Search a few thousand documents to make a complete shortlist

Which brings us to one of the trickiest part of Search: getting from a data set that is to large to read manually, but too short for simple key words to really make sense. Terminology that has changed over time, different researchers who calls entities by different names, contexts that are hard to describe in a key term even though you know very well what you are looking for… For some researchers, this part is ridiculously time consuming and tedious, and includes skimming hundreds if not thousands of articles. For others, it simply mean it’s not doable and they will either spend much more time in the step before – or simply select the top hits of the search engine and ignore the rest – knowing very well in both scenarios that they’ll be guaranteed to miss out on relevant content.

At Iris.ai, this is one of our major achievements – giving our users a set of smart filters to rapidly reduce a reading list from up to 10,000 documents, down to exactly the relevant ones. This can be done by for example running the Topic Analysis and using it for filtering on the increasingly smaller data set, by selecting Concepts from the Word analysis for inclusion and exclusion, and by using self-written context descriptions for similarity matching to find those contexts it is impossible to turn into one word. All of these together gives a rapid narrowing of the list down to something that can be manually cleaned up with little effort.

A note on recommended article and sorted results lists

Quite a few scientific search providers offer sorted lists. Once you’ve inputted your key word query they essentially communicate that the top 5-10 hits are the ones that are relevant, the first page is really all you have to look at, and the next 40+ pages of results are really not worth your time. These recommendations may be built on things like number of citations, number of views, what other people found interesting when searching similar terms, impact factor, and a number of other factors that very quickly becomes deeply problematic when scrutinized. As a researcher, you want to be bias free – whether it is to keep your academic rigour intact, or to no look at exactly the same as what your competitors will be looking at in an innovation project. At Iris.ai, we believe that recommendations that take anything else but the actual content of the article into consideration, without the user explicitly asking for it, is deeply problematic.
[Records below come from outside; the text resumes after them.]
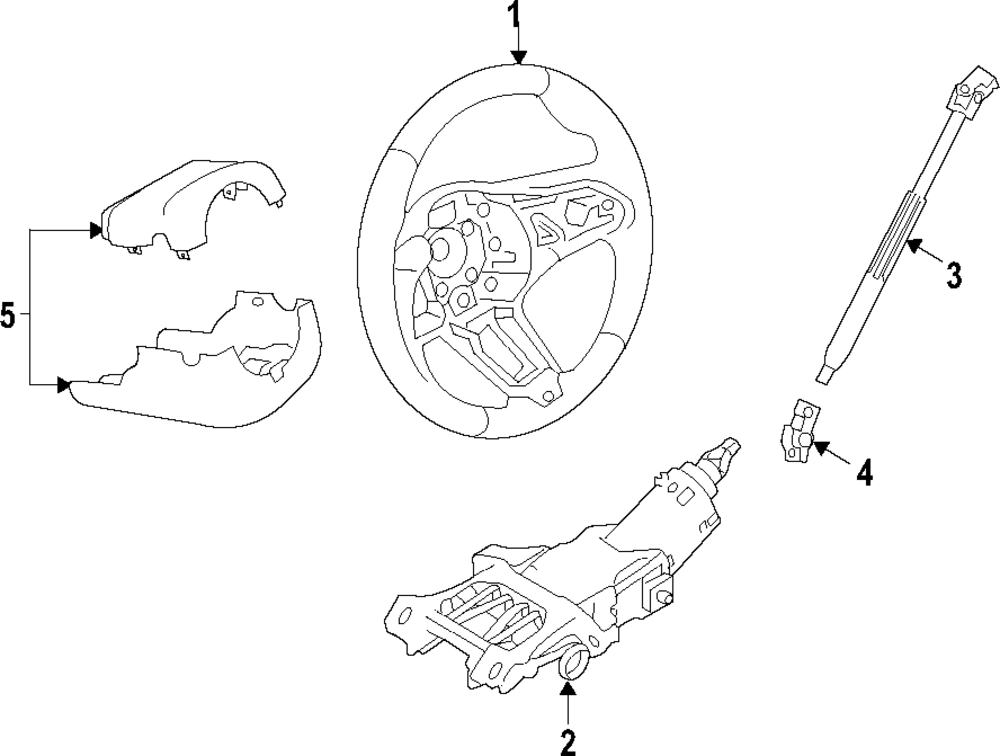 1
5
3
4
2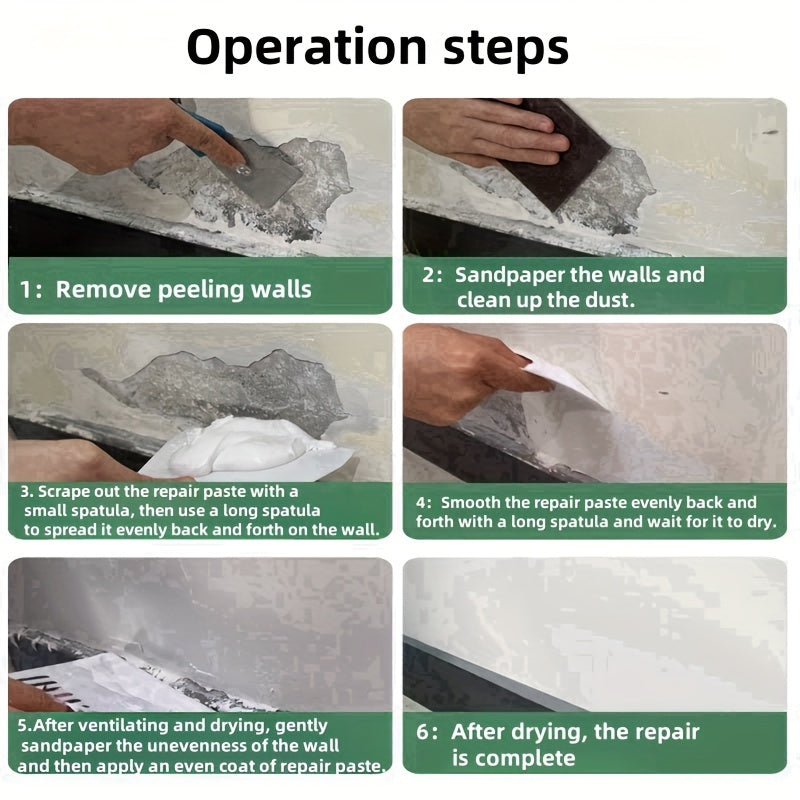 Operation steps

1: Remove peeling walls

2: Sandpaper the walls and clean up the dust.

3. Scrape out the repair paste with a small spatula, then use a long spatula to spread it evenly back and forth on the wall.

4: Smooth the repair paste evenly back and forth with a long spatula and wait for it to dry.

5.After ventilating and drying, gently sandpaper the unevenness of the wall and then apply an even coat of repair paste.

6: After drying, the repair is complete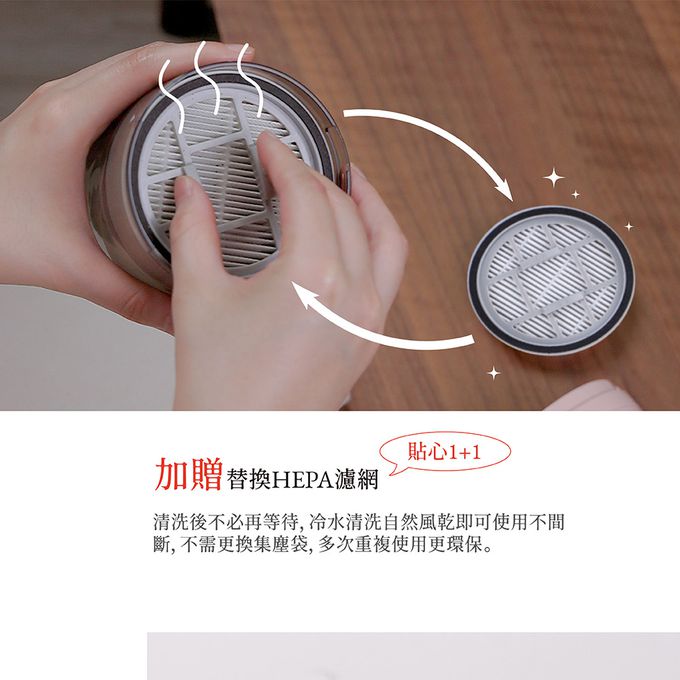 貼心1+1

加贈替換HEPA濾網

清洗後不必再等待, 冷水清洗自然風乾即可使用不間斷, 不需更換集塵袋, 多次重複使用更環保。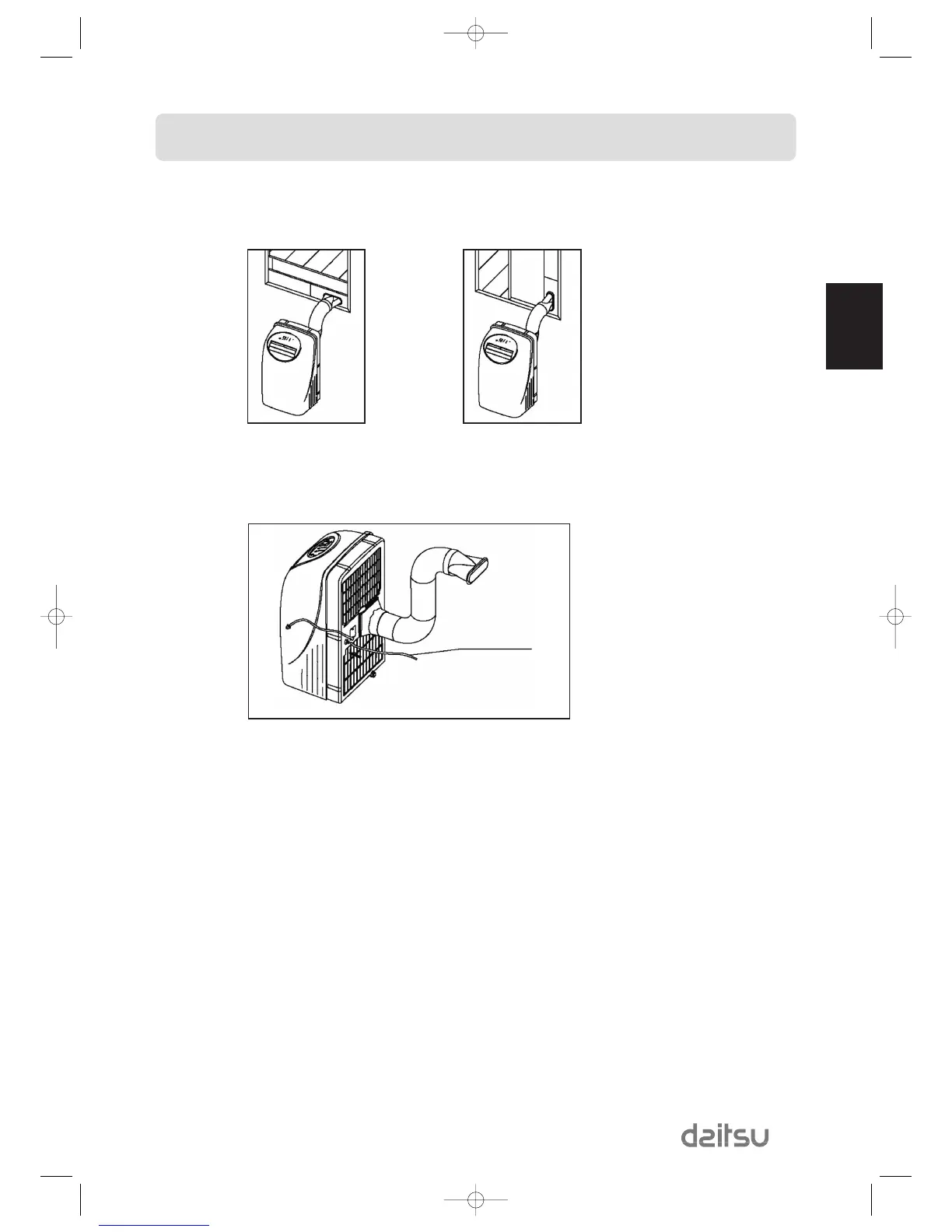 daitsu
Skimming the shortlist for validation

Sooner or later, no matter what, of course you’re going to have to read the actual articles you have found. We’re all grateful for good abstracts! Unfortunately, not all abstracts are good – and the moment we venture outside of academic rigour, abstracts or summaries are not all that common. At Iris.ai, we’ve solved that by offering a summarization tool, that takes one or multiple documents (abstracts only or full text) and writes its own summaries of the most important parts of the documents. While abstractive summarizations as a technical discipline, especially of scientific papers, is still in early days – the summaries are already quite useful for rapid navigation.

Plus, abstractive summaries are a great way to kick off the writing process!

Finding the right data points

At the final stage, there is yet another search that most people do not think about when saying “finding the right information” – because this is a technical solution that, until very recently thanks to the technology we have developed, has not yet been possible. What we are talking about is stepping into the papers themselves, and finding and fetching the knowledge. The user defines the data points they are interested in from across relevant articles in a spreadsheet and requests from the Extract tool to fetch, link, convert and fill in all the relevant datapoints from across tens, hundreds or even thousands of papers, building a powerful database of scientific experiment data to be further processed. Truly, we believe this is the search of the future.

So to sum it up…

Search is not just search. Understanding what search you or your team need to do on a regular basis to achieve your goals is a great first step to understand whether implementing smarter solutions such as Iris.ai – or others – is right for you.